Whether it be Chinese-Are-Superior Mothers or French-Are-Superior Mothers, these foreign parenting-commentators point out that American mothers are afraid to be in charge, and that’s why they raise hellions. That is a particular side of the ditch, but it is not my temptation.

My husband and I are both rather authoritative parents, and happy and comfortable being so. My mom was a “mean mom,” not afraid to make unpopular decisions or enforce them. She told me (and I needed to be told), “I am the mom; I am in charge. When you are the mom, then you will be in charge.” And now here I am.

So I don’t play Legos or build with blocks on the floor with my kids, and I don’t feel guilty about it. That’s what I gave them siblings for, after all. I don’t run around at the parks with them. I let them loose and sit and read or chat with a friend.

When it is play-time, it is free-play. They must learn to be self-directed and independent rather than requiring entertainment or direction or organization. I do wipe noses, arbitrate squabbles (sometimes), retrieve stuck toys (well, sometimes), and of course change diapers.

I guess I’m just not so much a “spend quality time alongside each child” mom. We are always around each other and the quality time happens in unexpected places amidst the quantity time. We all just do life, and we do it together.

At least, that’s what I tell myself.

We know the need to provide quality time to our children, but it can be easy to miss those quality moments when admidst the quantity time.

But the reality is that that those potential quality moments are easily ignored. I’m here all the time, after all, so isn’t it then too much to interrupt my own plans and projects and thoughts if I get a chance of them?

I have lived all my life alongside small children, and I am quite accomplished at ignoring them and feeling too often like they are nuisances who really should just leave me alone already.

Because of my own temptations and weaknesses, I need to focus not on my authority, but on my children’s individuality, personality, humanity. I need to find ways to build in pauses and conversations, taking the time to see and hear each one of my children.

They are not little extensions of myself. They are each their own persons, each needing to be known and loved in their own right, individually.

I spent about a year mentally arguing and fighting with myself over the strategies I am only beginning to implement. I finally caved, knowing they were the right things for us to do, whether or not I wanted to.

Giving up your own rights and expectations is, after all, the beginning and the end of love. And it is loving my children that I need to do more and do better.


  1. Even though my parenting style may be a little less authoritarian than yours, I still need the reminder that just spending hours of the day with the kids doesn’t add up to quality time. It takes hours plus attentiveness — as you say, not necessarily getting down on the floor playing cars, but being somewhat conscious of the inner life and developing personality of the child.

    Your new blog URL wasn’t working with my feed for some reason, but I finally figured out I could subscribe by email. I am really enjoying your new look and all the projects in the works!

    1. I’ve heard from a couple people that when I moved to Simply Convivial, the feeds didn’t work. I use Google Reader and the feed is fine, so I’m not sure what’s up with that.

      If anyone else is having that difficulty, I would try just deleting the one that’s not working and trying again.

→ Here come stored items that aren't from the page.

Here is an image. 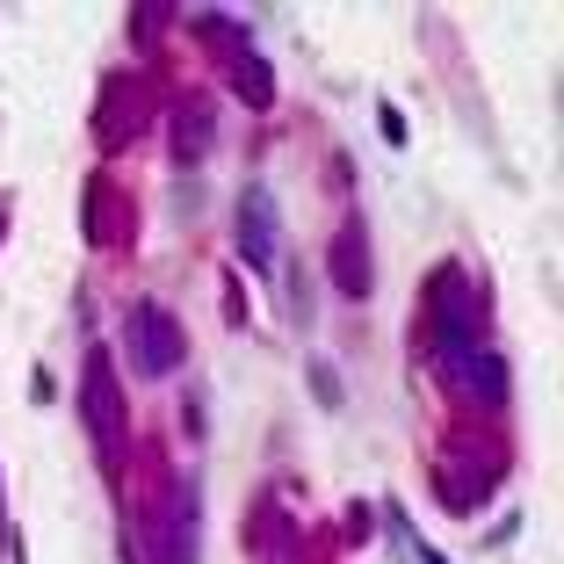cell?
Here are the masks:
<instances>
[{
    "instance_id": "cell-14",
    "label": "cell",
    "mask_w": 564,
    "mask_h": 564,
    "mask_svg": "<svg viewBox=\"0 0 564 564\" xmlns=\"http://www.w3.org/2000/svg\"><path fill=\"white\" fill-rule=\"evenodd\" d=\"M304 377H312L318 405H340V369H333V362H312V369H304Z\"/></svg>"
},
{
    "instance_id": "cell-9",
    "label": "cell",
    "mask_w": 564,
    "mask_h": 564,
    "mask_svg": "<svg viewBox=\"0 0 564 564\" xmlns=\"http://www.w3.org/2000/svg\"><path fill=\"white\" fill-rule=\"evenodd\" d=\"M247 550L261 564H290V550H297V521L282 514V499H253V507H247Z\"/></svg>"
},
{
    "instance_id": "cell-17",
    "label": "cell",
    "mask_w": 564,
    "mask_h": 564,
    "mask_svg": "<svg viewBox=\"0 0 564 564\" xmlns=\"http://www.w3.org/2000/svg\"><path fill=\"white\" fill-rule=\"evenodd\" d=\"M377 131L391 138V145H405V117H399V109H391V101H383V109H377Z\"/></svg>"
},
{
    "instance_id": "cell-7",
    "label": "cell",
    "mask_w": 564,
    "mask_h": 564,
    "mask_svg": "<svg viewBox=\"0 0 564 564\" xmlns=\"http://www.w3.org/2000/svg\"><path fill=\"white\" fill-rule=\"evenodd\" d=\"M232 239H239V261L247 268H275V253H282V225H275V196L268 188H247L239 196V217H232Z\"/></svg>"
},
{
    "instance_id": "cell-15",
    "label": "cell",
    "mask_w": 564,
    "mask_h": 564,
    "mask_svg": "<svg viewBox=\"0 0 564 564\" xmlns=\"http://www.w3.org/2000/svg\"><path fill=\"white\" fill-rule=\"evenodd\" d=\"M0 557L22 564V535H15V514H8V485H0Z\"/></svg>"
},
{
    "instance_id": "cell-12",
    "label": "cell",
    "mask_w": 564,
    "mask_h": 564,
    "mask_svg": "<svg viewBox=\"0 0 564 564\" xmlns=\"http://www.w3.org/2000/svg\"><path fill=\"white\" fill-rule=\"evenodd\" d=\"M188 30H196V44L225 51V58H247V30L232 15H188Z\"/></svg>"
},
{
    "instance_id": "cell-11",
    "label": "cell",
    "mask_w": 564,
    "mask_h": 564,
    "mask_svg": "<svg viewBox=\"0 0 564 564\" xmlns=\"http://www.w3.org/2000/svg\"><path fill=\"white\" fill-rule=\"evenodd\" d=\"M232 95L247 101V109H268V101H275V73H268V58H261V51L232 58Z\"/></svg>"
},
{
    "instance_id": "cell-13",
    "label": "cell",
    "mask_w": 564,
    "mask_h": 564,
    "mask_svg": "<svg viewBox=\"0 0 564 564\" xmlns=\"http://www.w3.org/2000/svg\"><path fill=\"white\" fill-rule=\"evenodd\" d=\"M464 391H478L485 405H499L507 399V362H499V355H470L464 362Z\"/></svg>"
},
{
    "instance_id": "cell-8",
    "label": "cell",
    "mask_w": 564,
    "mask_h": 564,
    "mask_svg": "<svg viewBox=\"0 0 564 564\" xmlns=\"http://www.w3.org/2000/svg\"><path fill=\"white\" fill-rule=\"evenodd\" d=\"M80 232H87V247H131L138 217H131V203H123V188L109 182V174H95V182H87V210H80Z\"/></svg>"
},
{
    "instance_id": "cell-2",
    "label": "cell",
    "mask_w": 564,
    "mask_h": 564,
    "mask_svg": "<svg viewBox=\"0 0 564 564\" xmlns=\"http://www.w3.org/2000/svg\"><path fill=\"white\" fill-rule=\"evenodd\" d=\"M123 362H131V377H145V383L174 377V369L188 362L182 318L166 312V304H131V318H123Z\"/></svg>"
},
{
    "instance_id": "cell-5",
    "label": "cell",
    "mask_w": 564,
    "mask_h": 564,
    "mask_svg": "<svg viewBox=\"0 0 564 564\" xmlns=\"http://www.w3.org/2000/svg\"><path fill=\"white\" fill-rule=\"evenodd\" d=\"M145 123H152V87L138 80V73H109V80H101V101H95V145L123 152Z\"/></svg>"
},
{
    "instance_id": "cell-10",
    "label": "cell",
    "mask_w": 564,
    "mask_h": 564,
    "mask_svg": "<svg viewBox=\"0 0 564 564\" xmlns=\"http://www.w3.org/2000/svg\"><path fill=\"white\" fill-rule=\"evenodd\" d=\"M174 160H203L210 152V138H217V123H210V101L203 95H188V101H174Z\"/></svg>"
},
{
    "instance_id": "cell-16",
    "label": "cell",
    "mask_w": 564,
    "mask_h": 564,
    "mask_svg": "<svg viewBox=\"0 0 564 564\" xmlns=\"http://www.w3.org/2000/svg\"><path fill=\"white\" fill-rule=\"evenodd\" d=\"M160 22H166V8H138V15H131V36H138V44H160Z\"/></svg>"
},
{
    "instance_id": "cell-6",
    "label": "cell",
    "mask_w": 564,
    "mask_h": 564,
    "mask_svg": "<svg viewBox=\"0 0 564 564\" xmlns=\"http://www.w3.org/2000/svg\"><path fill=\"white\" fill-rule=\"evenodd\" d=\"M326 275H333V290H340V297H355V304L377 290V261H369L362 217H340V232H333V247H326Z\"/></svg>"
},
{
    "instance_id": "cell-18",
    "label": "cell",
    "mask_w": 564,
    "mask_h": 564,
    "mask_svg": "<svg viewBox=\"0 0 564 564\" xmlns=\"http://www.w3.org/2000/svg\"><path fill=\"white\" fill-rule=\"evenodd\" d=\"M8 225H15V196H0V239H8Z\"/></svg>"
},
{
    "instance_id": "cell-4",
    "label": "cell",
    "mask_w": 564,
    "mask_h": 564,
    "mask_svg": "<svg viewBox=\"0 0 564 564\" xmlns=\"http://www.w3.org/2000/svg\"><path fill=\"white\" fill-rule=\"evenodd\" d=\"M152 564H196V485H166L152 514H138Z\"/></svg>"
},
{
    "instance_id": "cell-3",
    "label": "cell",
    "mask_w": 564,
    "mask_h": 564,
    "mask_svg": "<svg viewBox=\"0 0 564 564\" xmlns=\"http://www.w3.org/2000/svg\"><path fill=\"white\" fill-rule=\"evenodd\" d=\"M80 420L95 434V456L117 470V456H123V377H117V355L109 348H87V362H80Z\"/></svg>"
},
{
    "instance_id": "cell-1",
    "label": "cell",
    "mask_w": 564,
    "mask_h": 564,
    "mask_svg": "<svg viewBox=\"0 0 564 564\" xmlns=\"http://www.w3.org/2000/svg\"><path fill=\"white\" fill-rule=\"evenodd\" d=\"M478 333H485L478 290H470V275L456 261H442L427 275V340H434V355H442L448 369H464L470 355H478Z\"/></svg>"
}]
</instances>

The easiest way would be to click the rss button on my sidebar, and then it should give you different reader options and you can pick the one you use.

  2. In so many ways, you and I are cut from the same cloth, and here again, I read and nod, thinking, this is so true of me and my children. But here’s the thing, I can’t figure out how to get all the things done that I need to do, because, as you’ve said, keeping house, cooking dinner and keeping the laundry going [and schooling, if you’re doing that at home] are actually important. And in the midst of doing them all, I don’t have a lot of time to figure out and spend the quality time that I think really should be given to my children. Maybe the key is, as you said, to build in pauses for conversations, acknowledging who they are as people

    I do hope you will expand your thoughts here. I would love to hear some of the practical ways you’ve made this work.

    And thanks, as always, for acknowledging ways that you are growing, as a Mother and child of God!

  3. Conviction! This series is hitting right where I am at right now. How do you focus on relationship in the midst of real life? In a culture that focuses on achievement and “getting things done” I am trying desperately to figure out how to teach myself and my kids how to stop and spend time with the person in front of you right now. I was reading Wendell Berry talking about how our culture teaches us to focus on the future instead of today. I fall into that trap and am trying to figure out how to live just today. It does require laying down a lot. I look forward to reading more of your thoughts about this topic.

    1. I am very future-oriented and a big-picture type, so the dailiness stuff is difficult for me, too!

      …hence the focus: this is the area I need to work on, not the area where I have the answers.